Memevi, the daughter in the skit, stands up to the teacher

The presentation was amazing. The students were pumped up by crowd support and easily overcame their stage fright to put on an entertaining and informative performance. They forgot some things (such as explaining roles and scene changes to the audience) and added others (hilarious jabs at teachers), but it was a great success. Afterwards, Madame KPOGO gave a fantastic speech about the importance of gender equity for our society and of students taking the lead in changing gender roles of girls and boys in the household.
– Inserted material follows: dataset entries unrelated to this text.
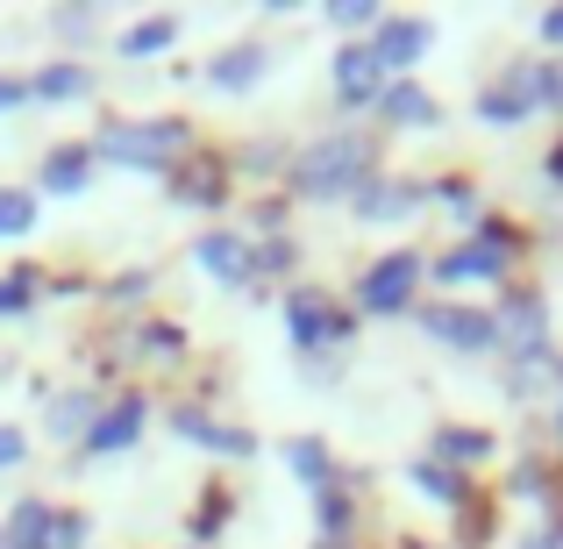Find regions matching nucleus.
I'll list each match as a JSON object with an SVG mask.
<instances>
[{
	"mask_svg": "<svg viewBox=\"0 0 563 549\" xmlns=\"http://www.w3.org/2000/svg\"><path fill=\"white\" fill-rule=\"evenodd\" d=\"M286 186L300 193V200H357V193L372 186V143L350 136V129H335V136L307 143V151L292 157Z\"/></svg>",
	"mask_w": 563,
	"mask_h": 549,
	"instance_id": "obj_1",
	"label": "nucleus"
},
{
	"mask_svg": "<svg viewBox=\"0 0 563 549\" xmlns=\"http://www.w3.org/2000/svg\"><path fill=\"white\" fill-rule=\"evenodd\" d=\"M192 143V129L179 114H136V122H108L93 136V165H122V172H165L179 165V151Z\"/></svg>",
	"mask_w": 563,
	"mask_h": 549,
	"instance_id": "obj_2",
	"label": "nucleus"
},
{
	"mask_svg": "<svg viewBox=\"0 0 563 549\" xmlns=\"http://www.w3.org/2000/svg\"><path fill=\"white\" fill-rule=\"evenodd\" d=\"M413 286H421V257L413 250H385L372 272L357 278V307L364 315H407Z\"/></svg>",
	"mask_w": 563,
	"mask_h": 549,
	"instance_id": "obj_3",
	"label": "nucleus"
},
{
	"mask_svg": "<svg viewBox=\"0 0 563 549\" xmlns=\"http://www.w3.org/2000/svg\"><path fill=\"white\" fill-rule=\"evenodd\" d=\"M421 329H428V343H442V350H456V358H485V350H499V329H493V315L485 307H421Z\"/></svg>",
	"mask_w": 563,
	"mask_h": 549,
	"instance_id": "obj_4",
	"label": "nucleus"
},
{
	"mask_svg": "<svg viewBox=\"0 0 563 549\" xmlns=\"http://www.w3.org/2000/svg\"><path fill=\"white\" fill-rule=\"evenodd\" d=\"M536 100H542V65H514L499 86H485V94H478V122L485 129H514V122L536 114Z\"/></svg>",
	"mask_w": 563,
	"mask_h": 549,
	"instance_id": "obj_5",
	"label": "nucleus"
},
{
	"mask_svg": "<svg viewBox=\"0 0 563 549\" xmlns=\"http://www.w3.org/2000/svg\"><path fill=\"white\" fill-rule=\"evenodd\" d=\"M493 329H499V350L507 358H550V307L536 300V293H521V300H507L493 315Z\"/></svg>",
	"mask_w": 563,
	"mask_h": 549,
	"instance_id": "obj_6",
	"label": "nucleus"
},
{
	"mask_svg": "<svg viewBox=\"0 0 563 549\" xmlns=\"http://www.w3.org/2000/svg\"><path fill=\"white\" fill-rule=\"evenodd\" d=\"M428 43H435V22H421V14H385L364 51L378 57V72H407V65L428 57Z\"/></svg>",
	"mask_w": 563,
	"mask_h": 549,
	"instance_id": "obj_7",
	"label": "nucleus"
},
{
	"mask_svg": "<svg viewBox=\"0 0 563 549\" xmlns=\"http://www.w3.org/2000/svg\"><path fill=\"white\" fill-rule=\"evenodd\" d=\"M286 336H292V350H329V343H343L350 336V315H335L321 293H286Z\"/></svg>",
	"mask_w": 563,
	"mask_h": 549,
	"instance_id": "obj_8",
	"label": "nucleus"
},
{
	"mask_svg": "<svg viewBox=\"0 0 563 549\" xmlns=\"http://www.w3.org/2000/svg\"><path fill=\"white\" fill-rule=\"evenodd\" d=\"M192 264H200L214 286H250L257 278V257H250V235H235V229H207L200 243H192Z\"/></svg>",
	"mask_w": 563,
	"mask_h": 549,
	"instance_id": "obj_9",
	"label": "nucleus"
},
{
	"mask_svg": "<svg viewBox=\"0 0 563 549\" xmlns=\"http://www.w3.org/2000/svg\"><path fill=\"white\" fill-rule=\"evenodd\" d=\"M172 436L192 442V450H214V457H257V436H250V428L214 421L207 407H172Z\"/></svg>",
	"mask_w": 563,
	"mask_h": 549,
	"instance_id": "obj_10",
	"label": "nucleus"
},
{
	"mask_svg": "<svg viewBox=\"0 0 563 549\" xmlns=\"http://www.w3.org/2000/svg\"><path fill=\"white\" fill-rule=\"evenodd\" d=\"M378 94H385L378 57L364 51V43H343V51H335V100H343V108H378Z\"/></svg>",
	"mask_w": 563,
	"mask_h": 549,
	"instance_id": "obj_11",
	"label": "nucleus"
},
{
	"mask_svg": "<svg viewBox=\"0 0 563 549\" xmlns=\"http://www.w3.org/2000/svg\"><path fill=\"white\" fill-rule=\"evenodd\" d=\"M143 407H151V399H136V393H122L114 407H100L93 436H86L79 450H86V457H114V450H129V442L143 436Z\"/></svg>",
	"mask_w": 563,
	"mask_h": 549,
	"instance_id": "obj_12",
	"label": "nucleus"
},
{
	"mask_svg": "<svg viewBox=\"0 0 563 549\" xmlns=\"http://www.w3.org/2000/svg\"><path fill=\"white\" fill-rule=\"evenodd\" d=\"M499 272H507V235L499 229H485L478 243H456L450 257L435 264V278H450V286L456 278H499Z\"/></svg>",
	"mask_w": 563,
	"mask_h": 549,
	"instance_id": "obj_13",
	"label": "nucleus"
},
{
	"mask_svg": "<svg viewBox=\"0 0 563 549\" xmlns=\"http://www.w3.org/2000/svg\"><path fill=\"white\" fill-rule=\"evenodd\" d=\"M264 72H272V51H264V43H229V51L207 65V86H214V94H250Z\"/></svg>",
	"mask_w": 563,
	"mask_h": 549,
	"instance_id": "obj_14",
	"label": "nucleus"
},
{
	"mask_svg": "<svg viewBox=\"0 0 563 549\" xmlns=\"http://www.w3.org/2000/svg\"><path fill=\"white\" fill-rule=\"evenodd\" d=\"M378 114H385L393 129H435V122H442V100L428 94V86H413V79H393V86L378 94Z\"/></svg>",
	"mask_w": 563,
	"mask_h": 549,
	"instance_id": "obj_15",
	"label": "nucleus"
},
{
	"mask_svg": "<svg viewBox=\"0 0 563 549\" xmlns=\"http://www.w3.org/2000/svg\"><path fill=\"white\" fill-rule=\"evenodd\" d=\"M100 421V399L93 393H57L51 407H43V428H51V442H86Z\"/></svg>",
	"mask_w": 563,
	"mask_h": 549,
	"instance_id": "obj_16",
	"label": "nucleus"
},
{
	"mask_svg": "<svg viewBox=\"0 0 563 549\" xmlns=\"http://www.w3.org/2000/svg\"><path fill=\"white\" fill-rule=\"evenodd\" d=\"M93 186V143H65V151L43 157V193H86Z\"/></svg>",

Monsieur DABLA, the second teacher assisting with the Healthy Life Skills Club, guided the Q & A that followed.


Madame KPOGO tells it how it is



Monsieur DABLA takes the stage

In the larger picture of development, I agree with the author Roland Bunch of my favorite book Two Ears of Corn when he notes that “the ‘how it is done’ matters more than the ‘what is accomplished.’” The process by which a project is done is much more important than the end result because if villagers have the capacity to conduct the development process on their own, they will be able to continue in the future when outside assistance stops. They realize the independence, self-respect, and satisfaction of designing a project, managing, and reaping the benefits. However, if development programs focus instead products, such as creating a center for raising bush rats or training a certain number of people, the process of development will leave with the program personnel. The case of a skit at school, while involving only a few boys and girls in a couple of days and no funding, is a microcosm of this larger issue: much more important than the skit was the students, the community, doing it all themselves.